I truly feel sorry for peolpe who don't have kids and don't like kids, I really do. All they want to do is be loved by you and talked to and played with and just be there with. Watching some of this crap about Casey Anthony has just made me sick that you could hurt a child like this as sweet and as innocent as she was. Pretty much all I'm going to say on that is, that bitch will get her payback, it might not be today, it might not be tomorrow, but she will get hers and it when it comes around I hope that they do to her what she did to that beautiful little girl, if justice prevails, they will make her suffer even more. People who don't have kids are really missing out, and those who can have them and choose not to, oh well, then there will be nothing left of your legacy and that's probably a good thing that you don't procreate. Those that can't should seek help to try if they really want them, but if you just live in your own little world and and feel that you need to be number one and be the center of attention then that's even sader. To dislike other peoples children is just plain spiteful and petty and what goes around, comes around.
Yes, they can be a handfull and there are no perfect children, anywhere, but when you are having a bad day, or your boss has made your work overtime, or traffic is crazy, and all they want to do is come up and give you a hug it's better than any amount of money you have in the bank, better than whatever car you drive, better than whatever house you live in and it's certainly a hell of a lot better than an animal. Children are important and their legacy will linger longer than a dog or a cat. Get mad at this post, agree with it or disagree, my give a damn doesn't work anymore and I really don't care. When you hear those words, "mommy, I love you", "I'll give you a hug", it makes up for all the petty ass manic depressive, bi-polar, self centered peolple in the world. Anyone who harms my child, physically, or emotinoal better find a hole and stay there, becuase when I'm done with you, you'll wish your parents would have never had you. I wont lie down for that and I will not take that crap from anyone on this planet.
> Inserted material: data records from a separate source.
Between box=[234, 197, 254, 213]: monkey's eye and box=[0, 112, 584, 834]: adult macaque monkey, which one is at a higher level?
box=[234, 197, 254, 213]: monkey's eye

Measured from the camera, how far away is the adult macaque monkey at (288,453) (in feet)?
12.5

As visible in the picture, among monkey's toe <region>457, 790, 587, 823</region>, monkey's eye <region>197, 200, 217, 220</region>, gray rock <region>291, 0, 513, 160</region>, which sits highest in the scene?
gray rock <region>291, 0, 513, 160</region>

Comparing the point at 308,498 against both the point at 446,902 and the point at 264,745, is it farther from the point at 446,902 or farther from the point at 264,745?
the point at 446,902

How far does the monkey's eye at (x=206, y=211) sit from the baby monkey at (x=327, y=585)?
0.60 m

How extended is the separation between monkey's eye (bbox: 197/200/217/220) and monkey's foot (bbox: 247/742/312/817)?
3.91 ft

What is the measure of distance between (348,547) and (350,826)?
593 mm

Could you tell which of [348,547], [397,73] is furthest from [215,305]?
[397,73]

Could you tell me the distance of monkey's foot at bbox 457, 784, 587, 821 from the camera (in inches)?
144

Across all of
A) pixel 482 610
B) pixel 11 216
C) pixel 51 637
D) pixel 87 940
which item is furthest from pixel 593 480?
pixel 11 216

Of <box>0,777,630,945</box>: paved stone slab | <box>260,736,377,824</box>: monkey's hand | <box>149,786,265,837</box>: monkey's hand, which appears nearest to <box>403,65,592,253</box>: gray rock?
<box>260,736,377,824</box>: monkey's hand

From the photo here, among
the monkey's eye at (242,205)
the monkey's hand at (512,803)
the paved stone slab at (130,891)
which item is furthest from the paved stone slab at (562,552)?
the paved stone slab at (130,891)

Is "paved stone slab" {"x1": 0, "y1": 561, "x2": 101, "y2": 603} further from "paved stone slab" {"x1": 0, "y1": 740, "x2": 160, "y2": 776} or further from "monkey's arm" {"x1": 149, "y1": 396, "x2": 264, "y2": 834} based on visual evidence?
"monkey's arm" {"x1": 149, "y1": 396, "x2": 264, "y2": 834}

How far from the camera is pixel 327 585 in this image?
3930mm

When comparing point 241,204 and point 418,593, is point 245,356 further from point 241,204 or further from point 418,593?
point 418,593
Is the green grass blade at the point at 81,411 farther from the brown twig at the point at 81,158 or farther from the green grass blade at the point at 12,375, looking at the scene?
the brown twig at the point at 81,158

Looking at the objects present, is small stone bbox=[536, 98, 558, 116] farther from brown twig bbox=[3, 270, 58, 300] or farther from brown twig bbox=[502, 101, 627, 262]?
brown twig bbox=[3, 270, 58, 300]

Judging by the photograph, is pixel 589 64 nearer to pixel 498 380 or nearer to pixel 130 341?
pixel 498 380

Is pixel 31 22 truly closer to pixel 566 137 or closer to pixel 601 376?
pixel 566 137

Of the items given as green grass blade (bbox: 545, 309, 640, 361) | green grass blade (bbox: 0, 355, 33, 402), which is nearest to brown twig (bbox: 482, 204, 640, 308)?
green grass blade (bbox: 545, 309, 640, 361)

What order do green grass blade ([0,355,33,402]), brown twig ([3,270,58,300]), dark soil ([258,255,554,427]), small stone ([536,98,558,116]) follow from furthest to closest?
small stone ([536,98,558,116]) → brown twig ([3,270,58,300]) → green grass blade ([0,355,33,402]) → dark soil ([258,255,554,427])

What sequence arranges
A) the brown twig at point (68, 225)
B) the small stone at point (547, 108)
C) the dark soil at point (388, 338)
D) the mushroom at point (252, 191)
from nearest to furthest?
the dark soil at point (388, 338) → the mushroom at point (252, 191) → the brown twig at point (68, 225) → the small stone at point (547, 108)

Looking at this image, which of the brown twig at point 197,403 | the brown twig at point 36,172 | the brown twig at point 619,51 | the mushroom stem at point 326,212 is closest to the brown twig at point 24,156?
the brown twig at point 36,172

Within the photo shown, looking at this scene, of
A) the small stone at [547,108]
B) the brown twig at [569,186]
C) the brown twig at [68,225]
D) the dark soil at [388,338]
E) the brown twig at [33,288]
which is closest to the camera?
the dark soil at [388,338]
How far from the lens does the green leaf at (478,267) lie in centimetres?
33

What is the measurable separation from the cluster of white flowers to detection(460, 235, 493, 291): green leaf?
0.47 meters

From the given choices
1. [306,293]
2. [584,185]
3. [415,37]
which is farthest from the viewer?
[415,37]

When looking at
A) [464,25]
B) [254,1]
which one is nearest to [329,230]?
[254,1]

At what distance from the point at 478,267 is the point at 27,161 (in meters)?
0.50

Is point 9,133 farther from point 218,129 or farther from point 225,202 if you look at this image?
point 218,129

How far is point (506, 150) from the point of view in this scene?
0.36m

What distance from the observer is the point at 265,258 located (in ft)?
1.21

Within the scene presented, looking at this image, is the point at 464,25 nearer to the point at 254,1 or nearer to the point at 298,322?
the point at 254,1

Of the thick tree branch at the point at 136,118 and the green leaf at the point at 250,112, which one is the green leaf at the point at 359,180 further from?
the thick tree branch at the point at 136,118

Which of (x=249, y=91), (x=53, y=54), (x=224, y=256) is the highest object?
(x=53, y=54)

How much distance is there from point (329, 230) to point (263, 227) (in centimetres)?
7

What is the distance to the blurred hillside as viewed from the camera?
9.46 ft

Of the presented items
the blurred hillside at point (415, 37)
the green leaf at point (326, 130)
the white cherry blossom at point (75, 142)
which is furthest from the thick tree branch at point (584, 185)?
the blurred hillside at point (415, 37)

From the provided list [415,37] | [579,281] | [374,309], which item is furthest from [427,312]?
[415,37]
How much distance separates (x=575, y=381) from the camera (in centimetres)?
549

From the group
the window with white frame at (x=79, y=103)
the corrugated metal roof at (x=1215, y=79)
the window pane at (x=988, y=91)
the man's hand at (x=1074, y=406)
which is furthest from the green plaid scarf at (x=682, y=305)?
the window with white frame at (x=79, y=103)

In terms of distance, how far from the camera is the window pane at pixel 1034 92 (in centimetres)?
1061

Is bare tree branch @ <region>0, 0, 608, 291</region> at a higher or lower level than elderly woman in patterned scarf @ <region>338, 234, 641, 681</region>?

Us waiting for our little girl has been a emotional rollercoster and we know that the perfect little girl will be out there for us, she's just waiting to be born, specially for us and it will be one of the most happiest days of all of our lives to finally have her with us. To have a daughter to go and do mani-pedi's with, to have 1000's of tea parties, in frilly dresses, for her big brother to protect her and not let any harm come to her, for her daddy to always be "daddy" forever and be the most important man in her life, and even for her and mommy to fight about makeup and clothes, and boys, and dating, oh the fun that'll be, but you know what, It'll be all worth it, becuase we will have shared our history and our values and our family witht them, and they can go on and have kids and the cycle can keep going. Cause once your dead, only your children will remember you, no one else will. There will be that occasional thought about you, but it's not the same without a legacy.
My own mom is getting ready to come down and hang out with her grandson next week for a few days and seeing her with him just makes me so happy. She might not have been the perfect mother, or been able to provide for my sister and I the way I can for my children, but she did the best she could with what she had, but she had us and that makes me the luckiest person in the world, to have been born and give her grandchildren. We went to Little Man's Great-Grandfathers 95th birthday over the weekend and I noticed the feeling that was in the room, it was of love and hope and optimission over everyone and to be alive for 95 years and have your entire family there, and see what you did, that you made that happen, you made this family possible has really touched me more than what I thought it would. Even grandparents that we don't see as often, just loved and hugged all over Little Man and the words of praise we heard about him about how big he's gotten and how he talks, and talks a lot and how smart he is, and how he acts. That made me feel good as a mother and no-one can take that away from me, NO BODY. He had all of his aunts and uncles and cousins and grandparents and great-grandparents there, it was great. I just hope and pray that he remembers this time and that we'll be able to share the rest of the family with our daughter. I truly am blessed. It might have taken years to get here, but I had drive and determination and it's all been worth it.
I love you Little Man, you made my day today.